Rabu, 14 September 2011

Tahu Saat Berhenti (1)

Orang tua kita dulu sering menasehati untuk berhenti makan sebelum kenyang. Ini sebetulnya nasihat penting yang bisa berlaku untuk banyak hal. Kita tahu ada orang yang begitu sulit untuk menghentikan kecanduannya pada rokok, kopi atau obat-obatan, meskipun tahu hal itu merusak kesehatannya. Ada pakar manajemen yang baru-baru ini mengutip slogan sebuah merek furniture: “Sudah Duduk, Lupa Berdiri”, untuk menggambarkan orang yang kecanduan pada kekuasaan. Hal ini memang kita lihat menggejala pada para penguasa, yang belum-belum sudah memikirkan bagaimana melanjutkan tampuk kekuasaannya untuk periode yang akan datang, daripada memikirkan kepentingan kelompok atau bangsa yang lebih luas dan mulia. Kecanduan didahului dengan gejala tidak mampunya seseorang untuk berhenti sejenak, mengevaluasi, menentukan arah kembali dan menetapkan langkahnya.
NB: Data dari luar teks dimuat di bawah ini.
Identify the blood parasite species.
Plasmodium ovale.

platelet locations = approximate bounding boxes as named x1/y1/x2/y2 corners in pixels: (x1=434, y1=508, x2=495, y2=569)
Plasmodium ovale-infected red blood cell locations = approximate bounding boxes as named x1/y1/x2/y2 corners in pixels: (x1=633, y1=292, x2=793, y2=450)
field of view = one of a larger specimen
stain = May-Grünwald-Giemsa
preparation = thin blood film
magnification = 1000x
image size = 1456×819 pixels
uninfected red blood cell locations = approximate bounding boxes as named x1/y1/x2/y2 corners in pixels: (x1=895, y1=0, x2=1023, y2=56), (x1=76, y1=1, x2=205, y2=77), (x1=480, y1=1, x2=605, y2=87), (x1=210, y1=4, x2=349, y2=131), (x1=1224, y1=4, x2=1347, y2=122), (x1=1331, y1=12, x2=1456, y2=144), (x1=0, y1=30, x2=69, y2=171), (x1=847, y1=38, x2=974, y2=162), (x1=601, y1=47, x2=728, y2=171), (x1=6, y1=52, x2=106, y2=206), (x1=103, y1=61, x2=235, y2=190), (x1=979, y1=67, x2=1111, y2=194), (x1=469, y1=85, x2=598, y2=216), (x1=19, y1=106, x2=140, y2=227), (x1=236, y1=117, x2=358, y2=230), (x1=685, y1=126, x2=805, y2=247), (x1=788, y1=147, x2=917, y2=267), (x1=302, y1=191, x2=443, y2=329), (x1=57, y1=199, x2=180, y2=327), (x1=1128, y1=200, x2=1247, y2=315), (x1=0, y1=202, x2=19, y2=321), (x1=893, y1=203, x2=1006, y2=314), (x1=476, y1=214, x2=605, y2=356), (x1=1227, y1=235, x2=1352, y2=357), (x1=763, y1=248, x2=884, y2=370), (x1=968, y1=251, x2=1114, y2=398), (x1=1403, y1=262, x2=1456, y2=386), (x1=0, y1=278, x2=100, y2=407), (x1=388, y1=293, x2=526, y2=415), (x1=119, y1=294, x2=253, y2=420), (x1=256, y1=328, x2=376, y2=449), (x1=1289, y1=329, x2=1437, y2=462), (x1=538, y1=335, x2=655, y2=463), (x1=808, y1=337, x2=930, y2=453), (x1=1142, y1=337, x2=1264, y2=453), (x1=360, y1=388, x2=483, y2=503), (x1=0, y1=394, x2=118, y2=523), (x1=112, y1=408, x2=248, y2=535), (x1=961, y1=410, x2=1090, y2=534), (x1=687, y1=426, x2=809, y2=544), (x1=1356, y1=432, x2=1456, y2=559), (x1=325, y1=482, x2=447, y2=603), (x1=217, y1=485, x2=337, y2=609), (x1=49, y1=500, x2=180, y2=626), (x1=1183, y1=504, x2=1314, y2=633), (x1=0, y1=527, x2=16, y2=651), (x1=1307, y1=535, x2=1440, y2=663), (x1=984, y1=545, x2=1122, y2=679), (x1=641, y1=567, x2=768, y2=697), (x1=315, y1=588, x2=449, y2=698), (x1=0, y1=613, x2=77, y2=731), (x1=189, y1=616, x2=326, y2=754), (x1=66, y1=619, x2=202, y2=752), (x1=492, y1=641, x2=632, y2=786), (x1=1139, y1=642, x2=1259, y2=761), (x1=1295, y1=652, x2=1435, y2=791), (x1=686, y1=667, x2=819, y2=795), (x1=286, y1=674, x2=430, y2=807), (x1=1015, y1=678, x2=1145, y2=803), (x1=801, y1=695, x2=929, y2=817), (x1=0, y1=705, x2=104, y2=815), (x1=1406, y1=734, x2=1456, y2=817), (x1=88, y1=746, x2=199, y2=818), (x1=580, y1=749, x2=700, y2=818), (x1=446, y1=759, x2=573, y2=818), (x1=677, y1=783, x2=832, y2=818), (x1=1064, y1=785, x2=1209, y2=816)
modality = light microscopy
Kemampuan untuk “berhenti” erat kaitannya dengan kekuatan mengontrol dan mawas diri. Sebelum sebuah situasi mencapai klimaks, menurun atau menjadi destruktif, setiap orang perlu memikirkan cara untuk menghentikan prosesnya. Mesin yang dipacu terus-terusan tanpa henti akan meledak dan lebih cepat rusak ketimbang yang secara teratur menjadualkan berhenti untuk maintenance. Kita perlu waspada kapan harus menghentikan gaya hidup tidak sehat sebelum menyesali diri saat mengetahui penyakit yang mematikan tahu-tahu sudah mengerogoti. Orang perlu tahu kapan saatnya berhenti memarahi orang yang jelas-jelas salah, sebelum kemarahannya jadi merusak hubungan, bahkan menghancurkan esteem dan kepercayaan diri yang bersangkutan. Kita sendiri pun rasanya perlu mawas diri dan mengecek kapan kita merasa “cukup” dengan kekuasaan dan uang yang kita kejar.